→ SUPPLIED TEXT
● ● ●

WPXD-TV
- Ann Arbor–Detroit, Michigan; United States;
- City: Ann Arbor, Michigan
- Channels: Digital: 24 (UHF); Virtual: 31;

Programming
- Affiliations: 31.1: Ion Television; for others, see § Subchannels;

Ownership
- Owner: Inyo Broadcast Holdings; (sale to the E. W. Scripps Company pending); ; (Inyo Broadcast Licenses LLC);

History
- First air date: January 13, 1981
- Former call signs: WRHT (January 1981); WIHT (February 1981–1989); WBSX (1989–1998);
- Former channel numbers: Analog: 31 (UHF, 1981–2009); Digital: 33 (UHF, until 2009), 31 (UHF, 2009–2012), 50 (UHF, 2012–2020);
- Former affiliations: Independent (1981–1987); In-Home Theater (IT) (1981–1985); Financial News Network (1982); HSN (1987–1998);
- Call sign meaning: Pax TV Detroit (reference to former network branding)

Technical information
- Licensing authority: FCC
- Facility ID: 5800
- ERP: 370 kW
- HAAT: 291 m (955 ft)
- Transmitter coordinates: 42°29′1″N 83°18′44″W﻿ / ﻿42.48361°N 83.31222°W

Links
- Public license information: Public file; LMS;
- Website: iontelevision.com

= WPXD-TV =

Television station in Ann Arbor, Michigan

WPXD-TV (channel 31) is a television station licensed to Ann Arbor, Michigan, United States, serving as the Ion Television affiliate for the Detroit area. Owned by Inyo Broadcast Holdings, the station broadcasts from a transmitter on West 11 Mile Road in Southfield, Michigan.

Channel 31 in Ann Arbor was inserted in 1973 at the request of Gershom Morningstar, a local resident. His company won a construction permit in 1975 but ran out of time to build the station. Satellite Syndicated Systems bought it from Morningstar and put the station on the air in January 1981 as WRHT, soon changed to WIHT. The station offered a mix of commercial ad-supported programming, chiefly from the company's own Satellite Program Network, and a subscription television service known as In-Home Theater (IT). By late 1982, IT was running for nearly all of the station's broadcast week; this continued until it was discontinued on November 1, 1985. WIHT returned to Satellite Program Network shows as well as some local programming.

In 1987, the station switched its format to home shopping from the Home Shopping Network (HSN). Two years later, it was purchased by Blackstar Communications, a Black-owned firm in which HSN held an equity interest, retaining its program format but changing its call sign to WBSX. Paxson Communications Corporation acquired WBSX in 1997; it aired Paxson's Infomall TV infomercial network before becoming one of the charter stations of the Pax network—now Ion—as WPXD-TV the next year. In 2012, it relocated its transmitter facility from Lyndon Township, where it had been located since signing on the air, to Southfield. Inyo acquired WPXD in 2021 as part of a purchase of conflict stations stemming from the E. W. Scripps Company's purchase of Ion Media.

● ● ●

→ PROVIDED DATA

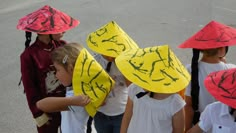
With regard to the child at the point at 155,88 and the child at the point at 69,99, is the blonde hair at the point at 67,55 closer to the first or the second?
the child at the point at 69,99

● ● ●

→ SHORT EXERCISE
Condense the paragraph of the WPXD-TV article above that begins "In 1987, the station switched" into a bulleted list that keeps its main facts.

→ ANSWER TO THIS EXERCISE
- 1987: The station changed to a home shopping format from the Home Shopping Network (HSN).
- 1989: Blackstar Communications, a Black-owned firm in which HSN held an equity interest, bought the station. It kept the format and changed its call sign to WBSX.
- 1997: Paxson Communications Corporation acquired WBSX, which aired Paxson's Infomall TV infomercial network.
- The next year: It became WPXD-TV, one of the charter stations of the Pax network, now Ion.
- 2012: The transmitter moved from Lyndon Township, its site since sign-on, to Southfield.
- 2021: Inyo acquired WPXD in a purchase of conflict stations arising from the E. W. Scripps Company's purchase of Ion Media.